4. Pinch pennies. As you begin the next phase of your life, you may be tempted to celebrate your independence by buying whatever you want. Think instead about building healthy financial habits for life. Over time, the money you can save on simple things such as making your lunch at home, brewing your own coffee or purchasing a used car instead of a new one can really add up.
5. Start paying off your student loans. Tackling student loans can seem daunting at first, but it doesn’t have to be. Relax and organize: Tally up how much you owe, note the various interest rates and understand what type of loans (federal, private or both) you have taken out and what the repayment terms are. Knowing these specifics can help you get your arms around your financial commitment and relieve the anxiety of the unknown. Then be sure to make your loan payments on time.
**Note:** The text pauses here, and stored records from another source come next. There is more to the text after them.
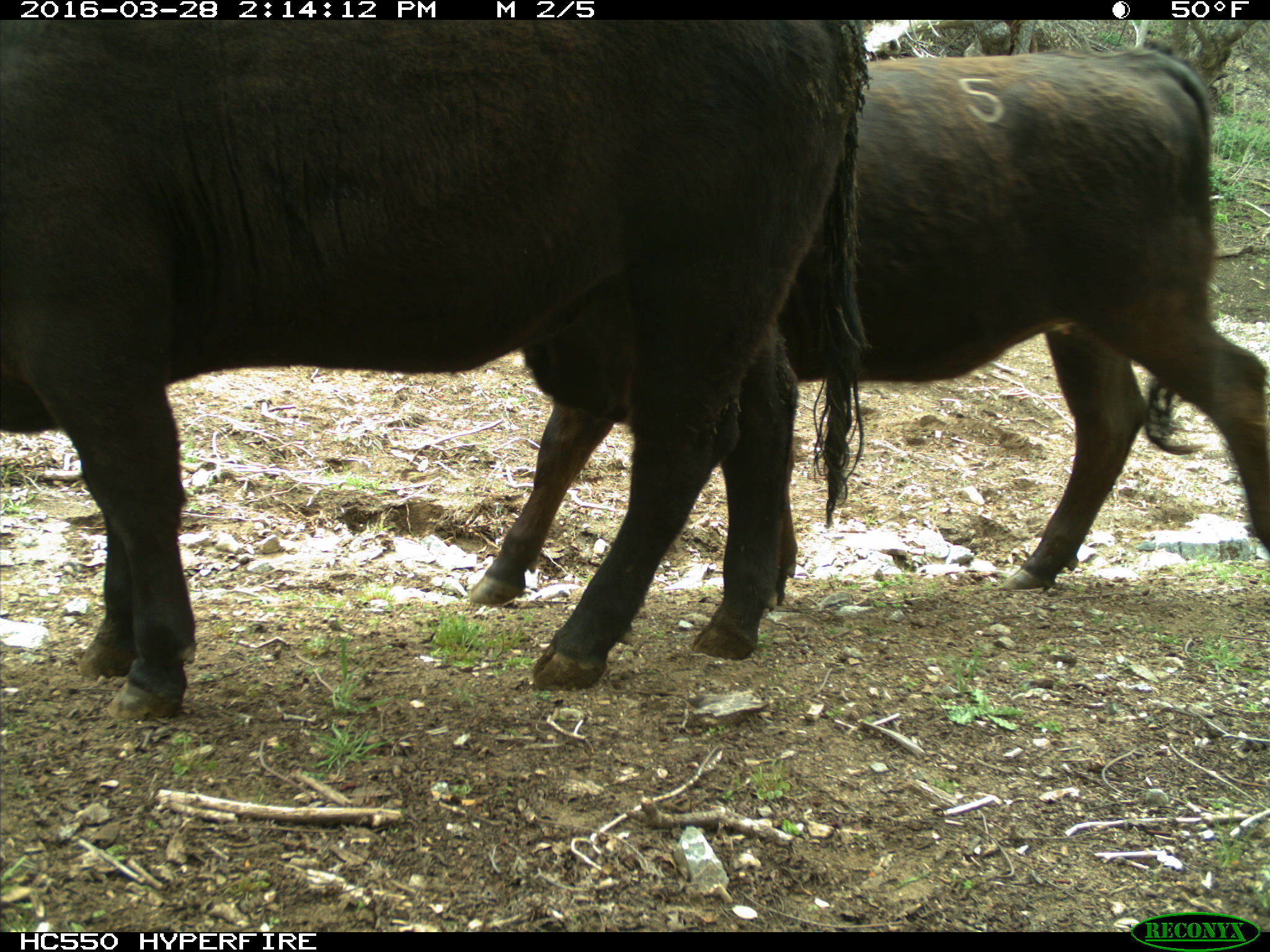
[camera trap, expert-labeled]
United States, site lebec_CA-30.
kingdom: Animalia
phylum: Chordata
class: Mammalia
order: Artiodactyla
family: Bovidae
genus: Bos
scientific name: Bos taurus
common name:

You can also pay more toward the principal of these loans as your financial circumstances allow, to reduce the accumulation of interest and pay the loans off faster.
6. Work on your credit score. A good credit score can be key to making those longer-term purchases on your list. Solid credit may also lead to benefits including better rates on insurance, a mortgage and loans. To strengthen your score, make all of your payments (student loan, car loan, credit card, etc.) on time, every time; keep your credit balances low; and pay off any debt you incur as soon as you can. You can request a free copy of your credit report once each year from the three major credit reporting bureaus — Equifax, Experian and TransUnion — through AnnualCreditReport.com. Review these reports closely and report any mistakes to your information or activity to help keep your credit report and score on track.
7. Think about retirement. You’re just starting out on your career journey; why think about retirement already? A better question: Why not? Depending where you work, your employer may offer a 401(k) plan and match your contributions to a certain percentage. Essentially, that’s free money toward your future. If your employer doesn’t offer a 401(k) plan, you can open your own individual retirement account (IRA) to save for the future. These retirement savings are tax-deferred, meaning your contributions to your plan are taken out of your paycheck before taxes are deducted (you don’t pay income tax on the money until you withdraw it at retirement).